Professor Unrat by Heinrich Mann
What a downfall…or is it the reverse?
I am not sure how famous professor Unrat is. I knew about The Blue Angel, a film with Marlene Dietrich, but had never heard about the professor before this morning.
Sure, professor Rath is the lead male role in the film, but it is Dietrich who steals the show and makes everybody else in the movie forgettable.
The version I hear is an adaptation for Romanian National Radio, with George Constantin in the main role. If Marlene Dietrich captivates in the film, the opposite is true in the play- George Constantin as professor Rath is the actor who dominates the show.
The real name is Rath, but a word play makes for a rather insulting nickname: Unrat, which means something like garbage.
He is a severe teacher and doctor in sciences, at the start of the play. His involution makes the listener draw some lessons about the downfall of the strong and self-assured.
In class, the professor finds some lurid verses, addressed to a woman named Lola Lola. The mention of a breast and the provocative appearance of the material infuriate the conservative teacher.
Conservative to begin with, but rather liberal as we advance through the play.
Professor Unrat decides to find the singer Lola Lola and starts a little investigation in town. It is no easy matter, in the first stages, for people were looking down on the profession, and the shoe maker, when asked about a singer says:
- I have nothing to do with that sort
Blue Angel is the bar where Lola Lola and some others sing. And the students that the teacher is looking for are there. They escape through a window and the Unrat, after stumbling upon tables and spilling customers ‘drinks, manages to meet the infamous Lola.
She is a success on stage and is envied by the other performers, who are rushed off stage by an audience eager to listen to Lola.

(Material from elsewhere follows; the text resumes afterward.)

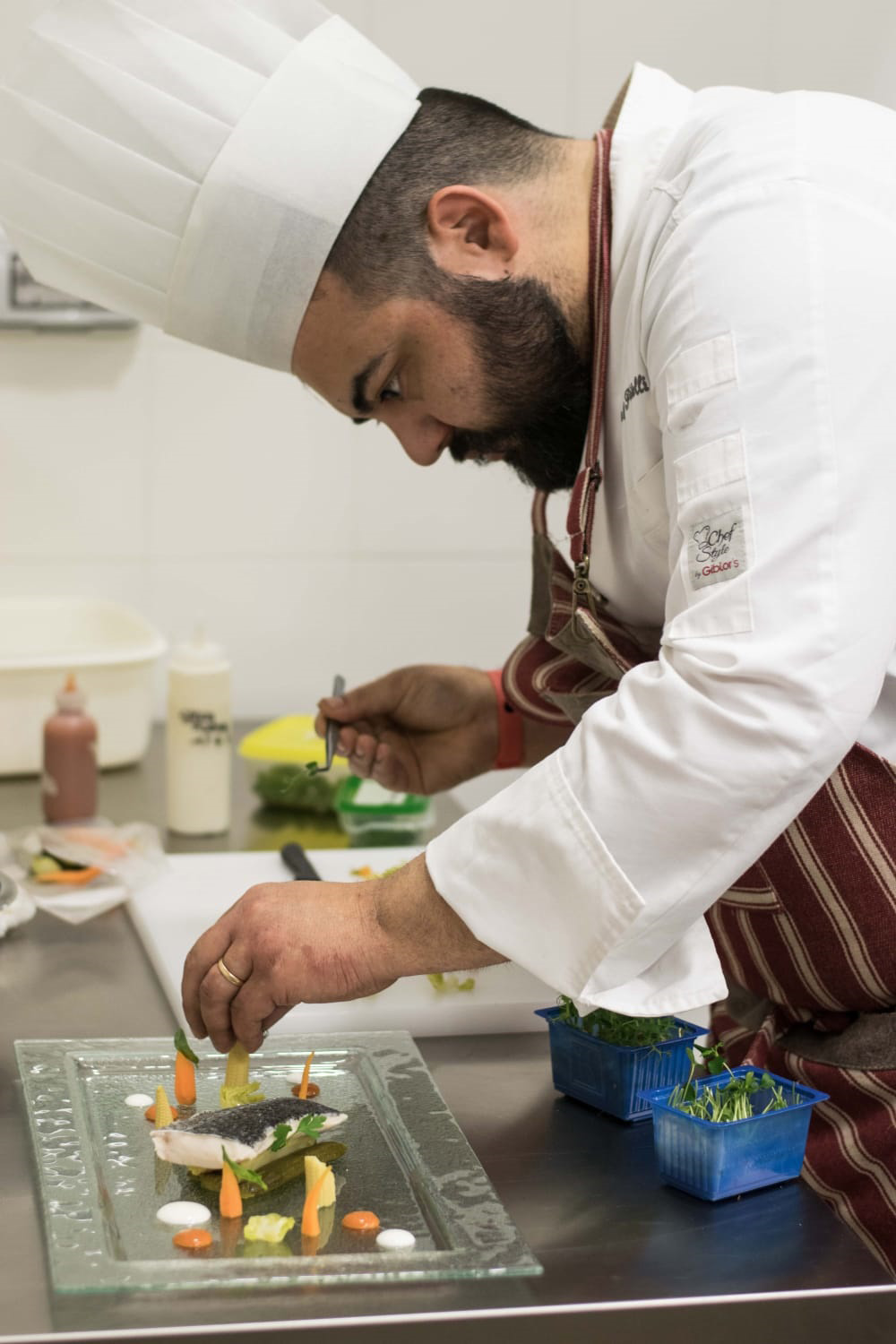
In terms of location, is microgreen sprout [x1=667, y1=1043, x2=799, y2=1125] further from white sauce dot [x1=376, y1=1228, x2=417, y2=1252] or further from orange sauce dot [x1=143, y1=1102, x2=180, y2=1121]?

In the first place, there is a severe scolding from the professor, something like this:
- Miss Lola, you should leave my students alone
- I do not make them do anything
- You have a bad influence on them
- You think?
- I will call the police!
After an exchange of threats and protestations, peace seems to descend. One performer says, more or less:
- We are in the same business, professor
- How?
- Art and science are the same devil
The evolution may seem predictable to some readers and come as a shock to others. It reminds me of Rain, by Somerset Maugham, where a priest is moralizing a “loose woman” only to find that his distaste turns into a very different feeling.
The professor Rath drinks wine with Lola then buys champagne, at the bequest of her colleagues and becomes a frequent visitor of the very place he had despised.
The moralist thunders about values and respectability, but gradually descends on the path of perdition, as fundamentalists would see it.
He falls in love with Lola, who has a penchant for older men and is tired by young students, who try to get revenge, when she is turning them down.
Just in case you have reached so far, I will not spoil the surprises that the play has to offer. From where I stand, the finale is intriguing and thought provoking.
I liked the Professor Unrat, translated as The Blue Angel, in great part thanks to the performance of George Constantin, who transforms a play to which I would not give too much attention, into a memorable experience.